What to do: Could you repeat the entries below exactly, but only from the line with "Exterior Color: eclipse" through the line with "Apple Bundt Pan Wreath 01", and without any picture?

Input data:

#####

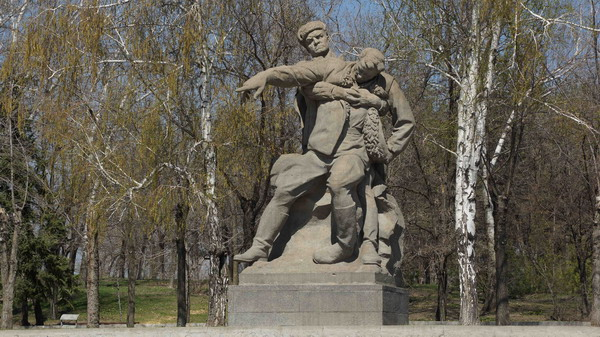 Nhân Ngày Chiến thắng 9-5: CẢM XÚC VIẾT TỪ ĐỒI MAMAEV
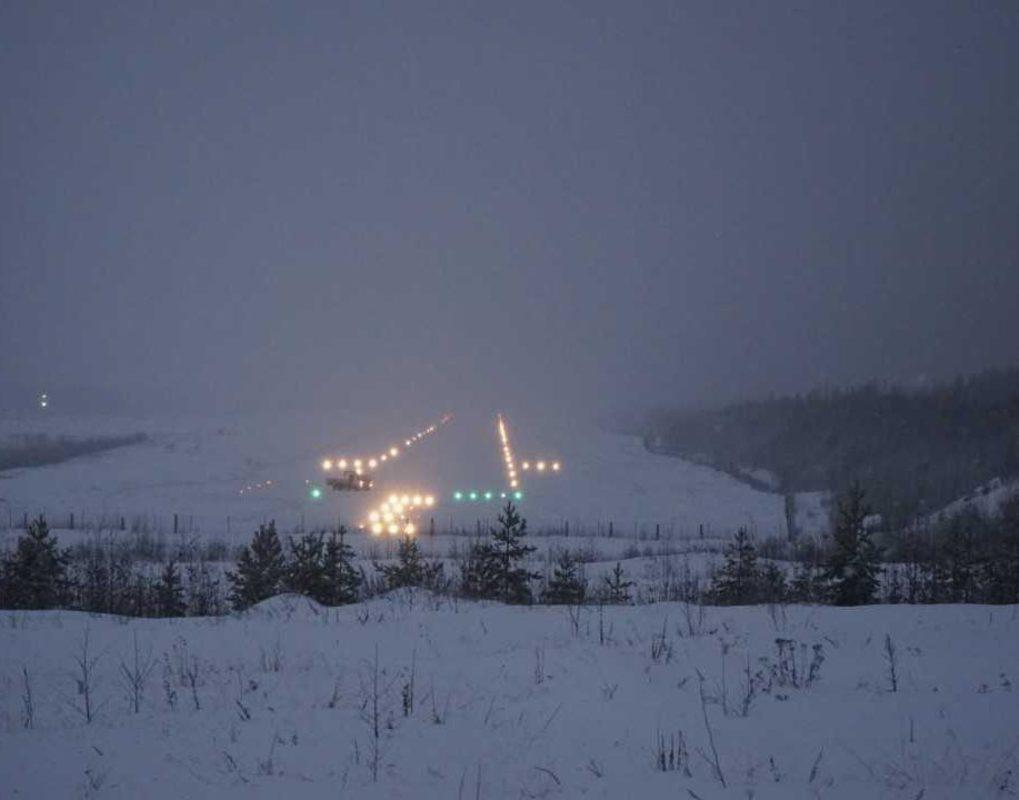 Взлёты и посадки в аэропорту Северо-Енисейского теперь можно совершать в любое время суток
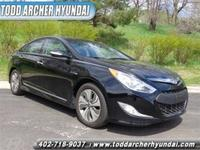 Exterior Color: eclipse black, Body: Sedan, Fuel:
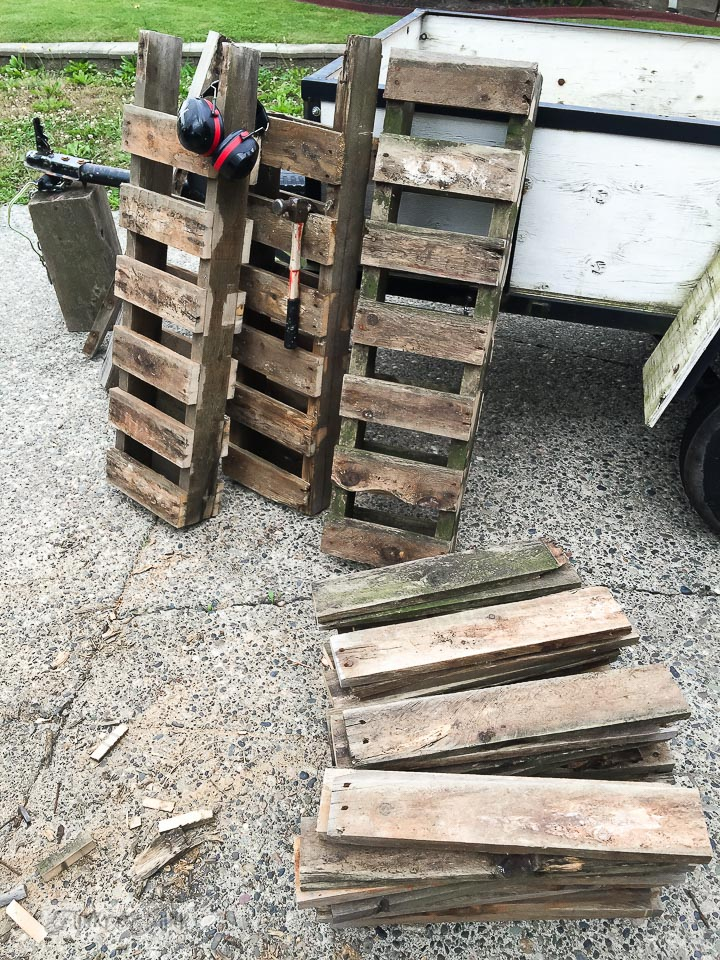 saving pallet centres / why rotten pallet wood is a score / FunkyJunkInteriors.net
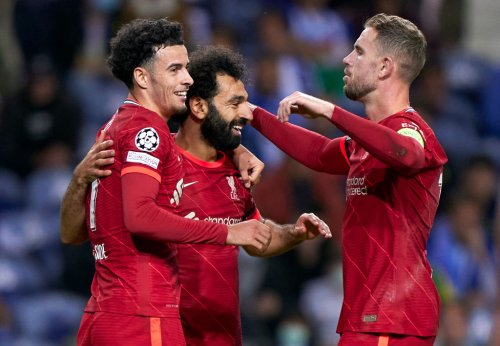 'Clear of Pogba', 'Wow': Salah shines, but some Liverpool fans rave about 'terrific' player at Old Trafford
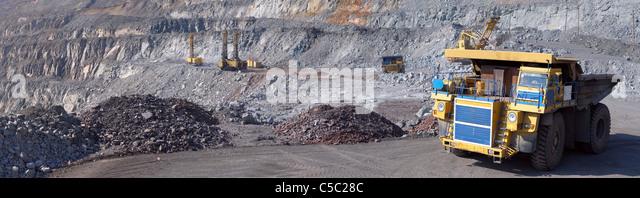 Panorama of an open-cast mine extracting iron ore - Stock-Bilder
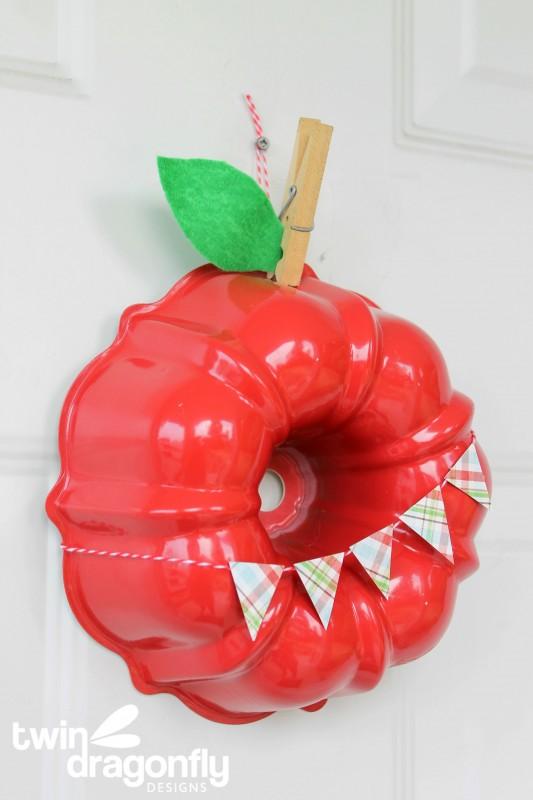 Apple Bundt Pan Wreath 01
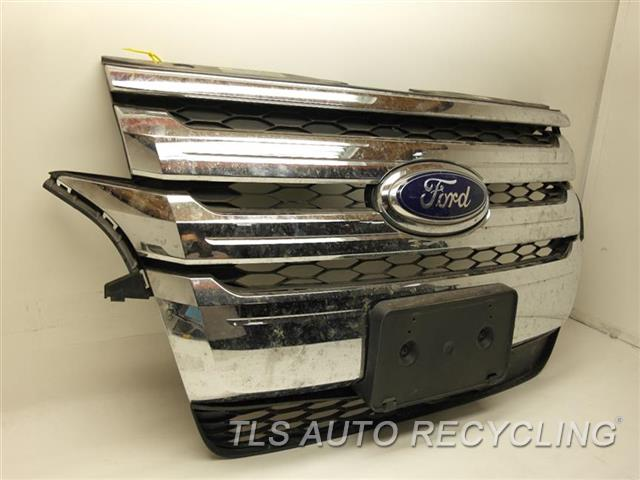 Ford Edge Grille Btza Btzc Btzd Btze Btzaa Lower Mounting Tabs Have Damage Chrome Grille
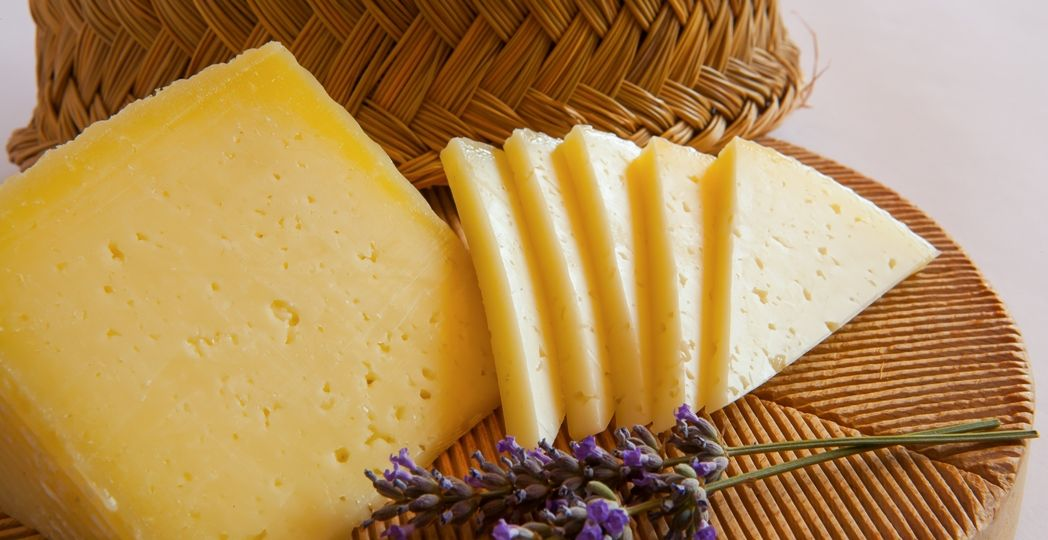 Queso-Manchego-Elaborado-con-leche-de-oveja-El-Portal-del-Chacinado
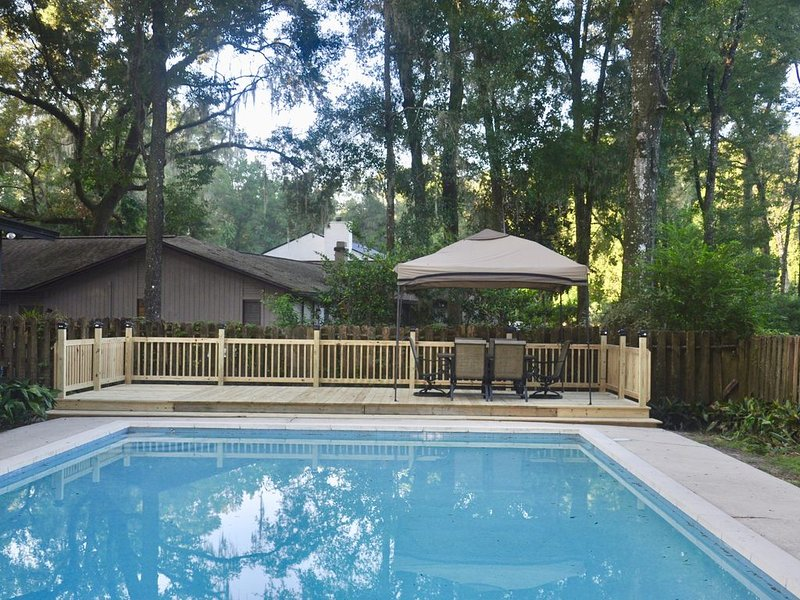 Huge Pool Home: Perfect for Families with Pets, holiday rental in Gainesville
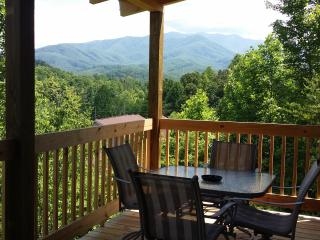 Leconte Lookout  Smoky Mountain Cabin, Gatlinburg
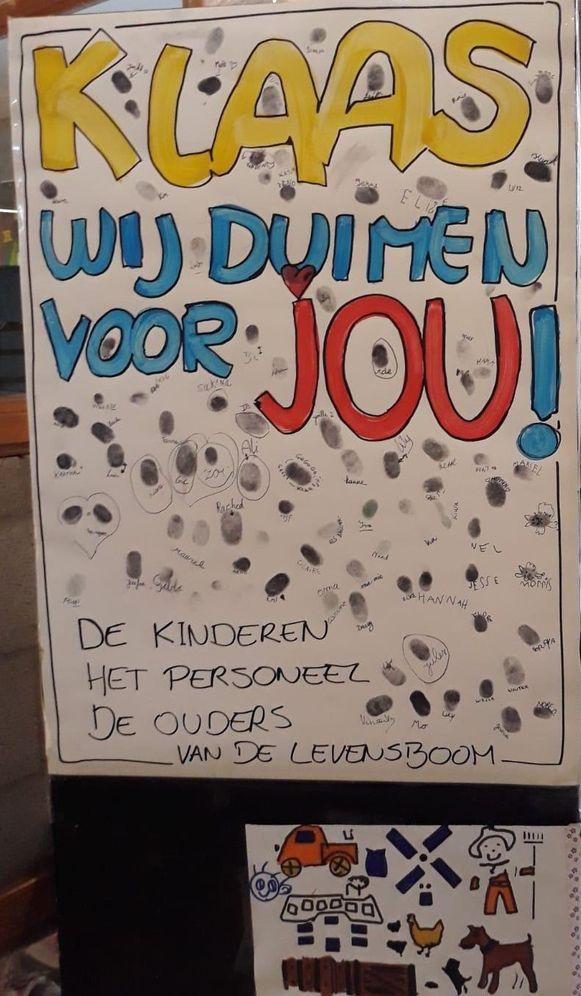 Personeelsleden, ouders en leerlingen van De Levensboom zetten hun duim en naam op een bord.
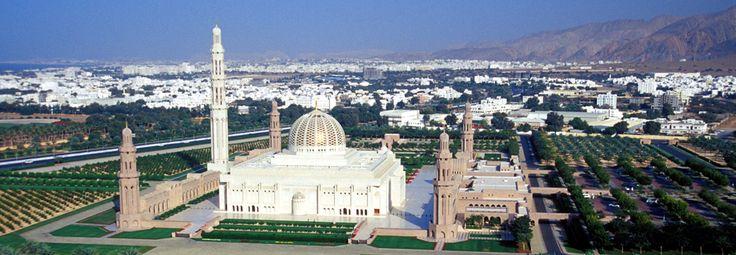 Muscat la grande moschea con il più grande tappeto persiano al mondo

#####

Answer below:
 Exterior Color: eclipse black, Body: Sedan, Fuel:
 saving pallet centres / why rotten pallet wood is a score / FunkyJunkInteriors.net
 'Clear of Pogba', 'Wow': Salah shines, but some Liverpool fans rave about 'terrific' player at Old Trafford
 Panorama of an open-cast mine extracting iron ore - Stock-Bilder
 Apple Bundt Pan Wreath 01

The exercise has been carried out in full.